Not every "Don't Believe The Hype" has to be negative—I mean, I'm generally a cheery person, and all that negativity probably isn't healthy. Of course, hype works both ways—sometimes you have players that are underperforming and people are ready to give up on them, and you also have players who may actually have turned a corner. Due to their history, however, no one is willing to give them a look. We'll take a look at a few of those types of hitters today.
Yes, I know I said I would switch off between hitters and pitchers, but until pitchers start to accumulate 30 innings, I don't think there's much value in checking them out. Right around then, I'll bust out SIERA and we'll have a field day taking down hot starts and disappointing beginnings from the mound.
Casey McGehee came out of nowhere in 2009 to help owners in NL-only leagues—he was great in his shortened season with the Brewers, but without a real history of success and at a somewhat deep position, his value in mixed leagues just wasn't there. He's aiming to change that in 2010 though, as the right-hander is hitting .333/.410/.697 over his first 39 plate appearances (and with a normal looking .286 BABIP). I'm not going to get too excited over fewer than 40 plate appearances, but McGehee hit .301/.360/.499 in 2009 and was projected by PECOTA to hit .277/.336/.450. His 90th percentile is about what he reached last year, so it's not out of the realm of possibility that we see a repeat.
McGehee hasn't been whiffing much early, and he's capable of drawing a walk while also hitting for solid power for his position. If you need help at third or for a corner infield slot and can take a flyer on McGehee without dropping anyone of significance, you may end up a happy owner.
Jeff Francoeur is one of the most polarizing players in baseball—he still has excellent tools, and everyone has been waiting for the 26-year old to break out ever since his debut with Atlanta back in 2005. The problem was that Frenchy just didn't understand what he needed to do in order to succeed. He understood he needed to take more pitches and stop swinging at everything, but he looked more like a Little Leaguer listening to his coach say "Take a pitch before you swing" then he did someone who understood how the strike zone works. We've all heard him deride on-base percentage to the point where it felt like we were being IRL trolled by him, but things may have changed in 2010.

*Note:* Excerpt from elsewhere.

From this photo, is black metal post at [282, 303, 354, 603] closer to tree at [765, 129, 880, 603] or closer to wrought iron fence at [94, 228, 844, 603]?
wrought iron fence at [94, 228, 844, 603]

Francoeur has six unintentional walks in 39 plate appearances. Six. That doesn't sound huge, but we're talking about a guy with a career high walk rate of six percent. His career high in walks is 42—if he kept up his current pace, he would stroll down to first base courtesy of the pitcher 100 times over 650 plate appearances. Can you even imagine a world where Jeff Francoeur secures triple-digits in walks? That has to be in the Book of Revelation somewhere as an omen that the Four Horsemen are coming, but here we are.
It's a little early to assume that this is where he will end up, but even if his walk rate drops about 5-6 percent, it's still a marked improvement over past rates and may indicate that he has a better idea of what pitches he can do something with and which ones he should lay off of. He's still golfing balls out of the strike zone but seems to be doing so with pitches he can do something with—there's nothing wrong with swinging at bad pitches if you can hit them.
My one concern here is that he's still looking at the same number of pitches per plate appearance, so we're going to have to watch to see which pitches he's sitting on and which ones he's swinging at rather than just one raw figure in order to see what's happening. Pitchers are tossing him fewer first-pitch strikes to start the year, though, and he's making a little more contact (and swinging at fewer pitches out of the zone). It's possible things are looking up. He's certainly worth the gamble if he's available in your league, so what are you waiting for?
Scott Podsednik is hitting .457/.525/.486 with six steals for the Royals. As a team, they are hitting well right now, but he isn't picking up very many runs despite this (just four on the season). The most important thing to remember with Podsednik may be his Isolated Power. His entire game right now is singles, and something tells me the major sports networks aren't preparing "What if Scott Podsednik hits .400?" segments right now. Remember, stolen bases are becoming easier to pick up from well-rounded players that will contribute in more than one category, so there's no reason to use up a roster space on someone like Podsednik if you have other options on the waiver wire.
Now is an excellent time to trade Pods, who is sometimes an overrated commodity due to this steals. You'll reap more from the right return (and the proper replacement via FAAB or free agency) than you will from keeping his one-category show in town.